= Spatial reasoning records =
◆ ◆ ◆ ◆ ◆ ◆ ◆

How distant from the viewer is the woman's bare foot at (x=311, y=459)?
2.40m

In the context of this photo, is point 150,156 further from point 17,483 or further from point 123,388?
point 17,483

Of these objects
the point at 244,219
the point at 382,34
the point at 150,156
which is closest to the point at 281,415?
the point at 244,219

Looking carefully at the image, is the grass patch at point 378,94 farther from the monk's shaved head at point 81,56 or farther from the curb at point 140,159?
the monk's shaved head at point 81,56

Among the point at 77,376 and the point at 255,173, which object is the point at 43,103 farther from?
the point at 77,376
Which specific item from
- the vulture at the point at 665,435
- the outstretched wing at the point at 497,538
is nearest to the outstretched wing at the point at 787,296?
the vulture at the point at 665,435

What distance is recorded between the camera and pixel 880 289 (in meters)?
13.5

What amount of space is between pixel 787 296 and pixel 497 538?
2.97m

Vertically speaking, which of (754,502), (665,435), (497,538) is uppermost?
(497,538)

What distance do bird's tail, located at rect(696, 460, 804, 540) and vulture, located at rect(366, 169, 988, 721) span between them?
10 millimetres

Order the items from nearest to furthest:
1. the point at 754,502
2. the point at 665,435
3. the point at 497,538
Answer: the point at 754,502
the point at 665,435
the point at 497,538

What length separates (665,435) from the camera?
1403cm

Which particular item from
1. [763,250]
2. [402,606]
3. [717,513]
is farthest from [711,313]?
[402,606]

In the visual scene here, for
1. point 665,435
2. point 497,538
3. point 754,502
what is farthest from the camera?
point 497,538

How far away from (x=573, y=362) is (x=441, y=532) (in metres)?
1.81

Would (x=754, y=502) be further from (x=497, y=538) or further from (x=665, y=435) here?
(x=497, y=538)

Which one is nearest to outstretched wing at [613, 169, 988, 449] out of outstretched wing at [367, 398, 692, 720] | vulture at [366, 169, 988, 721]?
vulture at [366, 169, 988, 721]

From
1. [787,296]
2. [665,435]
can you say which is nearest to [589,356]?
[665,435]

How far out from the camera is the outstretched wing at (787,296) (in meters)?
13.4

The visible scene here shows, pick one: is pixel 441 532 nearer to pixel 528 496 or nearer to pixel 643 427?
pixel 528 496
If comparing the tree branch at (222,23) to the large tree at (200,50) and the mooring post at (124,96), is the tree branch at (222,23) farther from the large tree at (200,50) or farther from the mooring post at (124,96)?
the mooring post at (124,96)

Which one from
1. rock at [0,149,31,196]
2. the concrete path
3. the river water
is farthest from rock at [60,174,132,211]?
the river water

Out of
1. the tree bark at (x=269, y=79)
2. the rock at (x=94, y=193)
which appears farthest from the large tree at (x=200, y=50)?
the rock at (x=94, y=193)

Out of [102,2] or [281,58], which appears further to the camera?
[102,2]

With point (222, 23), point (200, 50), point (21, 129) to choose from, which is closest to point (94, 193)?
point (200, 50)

◆ ◆ ◆ ◆ ◆ ◆ ◆

= Exercise instructions =
From the records above, extract every entry verbatim.

= Result of the task =
How distant from the viewer is the woman's bare foot at (x=311, y=459)?
2.40m

In the context of this photo, is point 150,156 further from point 17,483 or further from point 123,388?
point 17,483

Of these objects
the point at 244,219
the point at 382,34
the point at 150,156
which is closest to the point at 281,415?
the point at 244,219

Looking carefully at the image, is the grass patch at point 378,94 farther from the monk's shaved head at point 81,56 or farther from the curb at point 140,159?
the monk's shaved head at point 81,56

Among the point at 77,376 and the point at 255,173, which object is the point at 43,103 farther from?
the point at 77,376
Which specific item from
- the vulture at the point at 665,435
- the outstretched wing at the point at 497,538
is nearest to the outstretched wing at the point at 787,296?
the vulture at the point at 665,435

What distance is recorded between the camera and pixel 880 289 (in meters)?
13.5

What amount of space is between pixel 787 296 and pixel 497 538?
2.97m

Vertically speaking, which of (754,502), (665,435), (497,538) is uppermost?
(497,538)

What distance do bird's tail, located at rect(696, 460, 804, 540) and vulture, located at rect(366, 169, 988, 721) span between them?
10 millimetres

Order the items from nearest to furthest:
1. the point at 754,502
2. the point at 665,435
3. the point at 497,538
Answer: the point at 754,502
the point at 665,435
the point at 497,538

What length separates (665,435) from the camera?
1403cm

Which particular item from
1. [763,250]
2. [402,606]
3. [717,513]
is farthest from [711,313]?
[402,606]

In the visual scene here, for
1. point 665,435
2. point 497,538
3. point 754,502
what is farthest from the camera?
point 497,538

How far away from (x=573, y=362) is (x=441, y=532) (in metres)?
1.81

Would (x=754, y=502) be further from (x=497, y=538) or further from (x=665, y=435) here?
(x=497, y=538)

Which one is nearest to outstretched wing at [613, 169, 988, 449] out of outstretched wing at [367, 398, 692, 720] | vulture at [366, 169, 988, 721]?
vulture at [366, 169, 988, 721]

From
1. [787,296]
2. [665,435]
can you say which is nearest to [589,356]?
[665,435]

How far out from the camera is the outstretched wing at (787,296) (in meters)?
13.4

The visible scene here shows, pick one: is pixel 441 532 nearer to pixel 528 496 or nearer to pixel 643 427?
pixel 528 496
If comparing the tree branch at (222,23) to the large tree at (200,50) and the mooring post at (124,96), is the tree branch at (222,23) farther from the large tree at (200,50) or farther from the mooring post at (124,96)?
the mooring post at (124,96)

Which one from
1. rock at [0,149,31,196]
2. the concrete path
3. the river water
is farthest from rock at [60,174,132,211]?
the river water

Out of
1. the tree bark at (x=269, y=79)
2. the rock at (x=94, y=193)
which appears farthest from the large tree at (x=200, y=50)?
the rock at (x=94, y=193)

Out of [102,2] or [281,58], which appears further to the camera?
[102,2]

With point (222, 23), point (200, 50), point (21, 129) to choose from, which is closest to point (94, 193)?
point (200, 50)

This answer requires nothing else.